L’organizzazione della società dei Kuna è semplice, ma è chiaro che il problema del tempo personale non appartiene a questa etnia.

“Domani” è una indicazione di massima che può non significare davvero domani ma anche il prossimo mese e oltre.

La nostra civiltà che ha preteso di costruire un paradiso, di fatto ha costruito un inferno da cui sarà difficile uscire e dove non c’è pietà per nessuno.

I doveri sono incombenti, come i rumori della civiltà che ci martellano senza soluzione. I tempi della persona sono contratti al punto che da vero protagonista è diventata poco più che uno strumento. Prendersi del tempo per sé è un optional che soccombe dinanzi alla “ragion di lavoro”, più forte e cogente della “ragion di stato”.

La società dei Kuna è fortemente imperfetta, certo, ma da quella potremo almeno prendere le cose buone che difende tutt’ora anche se non so per quanto potrà reggere. La salute mentale è importante quanto quella fisica e per essa non valgono i successi professionali, le vite brillanti.

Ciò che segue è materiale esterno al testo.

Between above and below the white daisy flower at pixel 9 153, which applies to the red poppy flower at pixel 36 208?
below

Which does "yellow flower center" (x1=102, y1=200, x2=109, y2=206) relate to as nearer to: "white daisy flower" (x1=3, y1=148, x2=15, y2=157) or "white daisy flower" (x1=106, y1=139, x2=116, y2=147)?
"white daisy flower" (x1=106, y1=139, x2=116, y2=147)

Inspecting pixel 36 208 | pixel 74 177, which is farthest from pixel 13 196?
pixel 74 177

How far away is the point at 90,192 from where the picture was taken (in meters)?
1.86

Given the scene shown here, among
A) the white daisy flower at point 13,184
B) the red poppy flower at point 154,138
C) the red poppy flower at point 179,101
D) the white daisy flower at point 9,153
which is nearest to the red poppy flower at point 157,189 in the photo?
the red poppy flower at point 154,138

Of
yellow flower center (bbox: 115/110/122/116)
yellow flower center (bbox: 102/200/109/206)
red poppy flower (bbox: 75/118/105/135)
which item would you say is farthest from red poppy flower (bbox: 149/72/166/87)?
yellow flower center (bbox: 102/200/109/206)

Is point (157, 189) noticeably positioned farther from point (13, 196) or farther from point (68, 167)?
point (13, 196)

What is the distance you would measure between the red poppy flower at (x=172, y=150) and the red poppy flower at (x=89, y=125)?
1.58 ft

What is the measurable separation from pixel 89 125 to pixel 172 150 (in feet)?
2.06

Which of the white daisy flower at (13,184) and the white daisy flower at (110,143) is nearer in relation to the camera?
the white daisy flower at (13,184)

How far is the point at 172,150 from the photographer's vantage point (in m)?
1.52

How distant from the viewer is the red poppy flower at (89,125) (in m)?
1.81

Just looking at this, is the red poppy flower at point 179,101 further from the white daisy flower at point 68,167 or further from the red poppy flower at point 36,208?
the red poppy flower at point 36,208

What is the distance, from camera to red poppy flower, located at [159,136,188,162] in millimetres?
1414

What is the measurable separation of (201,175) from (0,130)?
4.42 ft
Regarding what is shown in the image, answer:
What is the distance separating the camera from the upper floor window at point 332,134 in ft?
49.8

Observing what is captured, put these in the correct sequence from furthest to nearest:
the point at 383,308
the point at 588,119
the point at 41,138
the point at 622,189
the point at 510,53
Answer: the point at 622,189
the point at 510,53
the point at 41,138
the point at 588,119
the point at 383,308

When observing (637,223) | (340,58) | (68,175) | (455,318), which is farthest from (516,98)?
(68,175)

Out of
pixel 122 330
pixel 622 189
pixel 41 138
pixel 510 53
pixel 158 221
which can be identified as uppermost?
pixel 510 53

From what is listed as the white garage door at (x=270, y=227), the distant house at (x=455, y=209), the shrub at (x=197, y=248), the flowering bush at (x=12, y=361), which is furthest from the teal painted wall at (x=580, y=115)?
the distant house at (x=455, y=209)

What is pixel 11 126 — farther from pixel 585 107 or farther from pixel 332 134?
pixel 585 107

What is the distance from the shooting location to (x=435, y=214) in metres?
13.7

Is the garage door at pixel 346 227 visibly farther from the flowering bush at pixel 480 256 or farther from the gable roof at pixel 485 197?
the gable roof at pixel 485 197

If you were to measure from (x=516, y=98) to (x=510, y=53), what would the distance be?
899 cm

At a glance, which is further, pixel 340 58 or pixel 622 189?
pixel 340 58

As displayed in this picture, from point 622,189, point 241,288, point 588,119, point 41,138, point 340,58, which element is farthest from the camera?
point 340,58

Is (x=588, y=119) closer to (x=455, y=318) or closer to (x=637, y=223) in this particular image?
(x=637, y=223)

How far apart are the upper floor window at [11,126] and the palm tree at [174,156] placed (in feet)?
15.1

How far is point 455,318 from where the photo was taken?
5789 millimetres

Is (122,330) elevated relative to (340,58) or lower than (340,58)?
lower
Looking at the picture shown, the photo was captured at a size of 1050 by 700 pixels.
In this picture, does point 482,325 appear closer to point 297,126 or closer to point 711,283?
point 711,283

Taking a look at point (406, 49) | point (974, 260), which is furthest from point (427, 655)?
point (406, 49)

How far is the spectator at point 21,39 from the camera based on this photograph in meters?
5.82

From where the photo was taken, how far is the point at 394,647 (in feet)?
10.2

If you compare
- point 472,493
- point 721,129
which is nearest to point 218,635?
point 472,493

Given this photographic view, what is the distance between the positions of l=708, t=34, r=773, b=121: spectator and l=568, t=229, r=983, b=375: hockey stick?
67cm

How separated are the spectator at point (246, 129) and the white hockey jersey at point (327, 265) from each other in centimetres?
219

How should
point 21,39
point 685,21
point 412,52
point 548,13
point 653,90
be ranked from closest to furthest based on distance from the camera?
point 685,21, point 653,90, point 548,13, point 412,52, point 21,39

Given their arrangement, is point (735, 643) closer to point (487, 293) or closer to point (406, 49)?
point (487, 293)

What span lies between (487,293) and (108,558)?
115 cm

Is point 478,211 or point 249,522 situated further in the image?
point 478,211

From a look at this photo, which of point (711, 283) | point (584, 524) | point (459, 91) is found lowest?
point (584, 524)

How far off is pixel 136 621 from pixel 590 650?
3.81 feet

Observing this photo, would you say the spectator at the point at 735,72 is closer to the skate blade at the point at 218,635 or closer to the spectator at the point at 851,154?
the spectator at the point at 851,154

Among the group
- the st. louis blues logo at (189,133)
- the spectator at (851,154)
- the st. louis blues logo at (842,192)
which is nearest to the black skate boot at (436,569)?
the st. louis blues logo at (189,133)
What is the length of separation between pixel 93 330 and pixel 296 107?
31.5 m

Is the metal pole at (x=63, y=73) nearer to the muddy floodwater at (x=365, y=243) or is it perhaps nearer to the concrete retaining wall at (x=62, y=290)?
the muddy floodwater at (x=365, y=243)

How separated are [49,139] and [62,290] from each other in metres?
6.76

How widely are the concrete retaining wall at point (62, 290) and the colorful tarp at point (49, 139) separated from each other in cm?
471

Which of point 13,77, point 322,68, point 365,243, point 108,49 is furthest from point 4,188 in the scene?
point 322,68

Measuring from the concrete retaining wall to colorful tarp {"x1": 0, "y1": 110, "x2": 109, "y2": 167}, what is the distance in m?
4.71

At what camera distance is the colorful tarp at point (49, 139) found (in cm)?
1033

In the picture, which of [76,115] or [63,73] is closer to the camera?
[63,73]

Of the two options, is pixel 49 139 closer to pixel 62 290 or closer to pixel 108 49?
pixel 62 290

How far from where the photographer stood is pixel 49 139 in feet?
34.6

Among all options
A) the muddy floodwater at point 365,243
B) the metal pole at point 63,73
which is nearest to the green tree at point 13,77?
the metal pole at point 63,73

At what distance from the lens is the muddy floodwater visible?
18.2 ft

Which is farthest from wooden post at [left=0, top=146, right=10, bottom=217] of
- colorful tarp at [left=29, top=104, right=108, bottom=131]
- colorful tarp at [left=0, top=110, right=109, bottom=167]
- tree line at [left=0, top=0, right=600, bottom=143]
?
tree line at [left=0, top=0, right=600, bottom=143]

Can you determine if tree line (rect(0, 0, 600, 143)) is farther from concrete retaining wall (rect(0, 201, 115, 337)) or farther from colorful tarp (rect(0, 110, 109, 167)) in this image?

Vale solo il tempo “nostro” che significa rispetto doveroso della complessità della persona, che vuol dire anche maggiore libertà non solo dal bisogno materiale, ma che è anche quella di respirare ogni tanto, con calma, nella silenziosa, ricca e variopinta diversità del mondo.

E infine, la grandezza di una civiltà non sta nell’arroccarsi sui valori della tradizione, pur fondamentale, ma nel saper correggere ed aggiustare un percorso sfuggito dalle mani, nel saper apprezzare quello che altre civiltà hanno colto nel rispetto della persona, senza il quale, ogni crescita non è che illusione pura.

“L’età chiedeva soprattutto uno stampo di gesso” scriveva Pound agli inizi del secolo scorso, per incitare uomini e artisti a liberarsi da quel busto e ad essere elasticamente tesi ad un mondo migliore.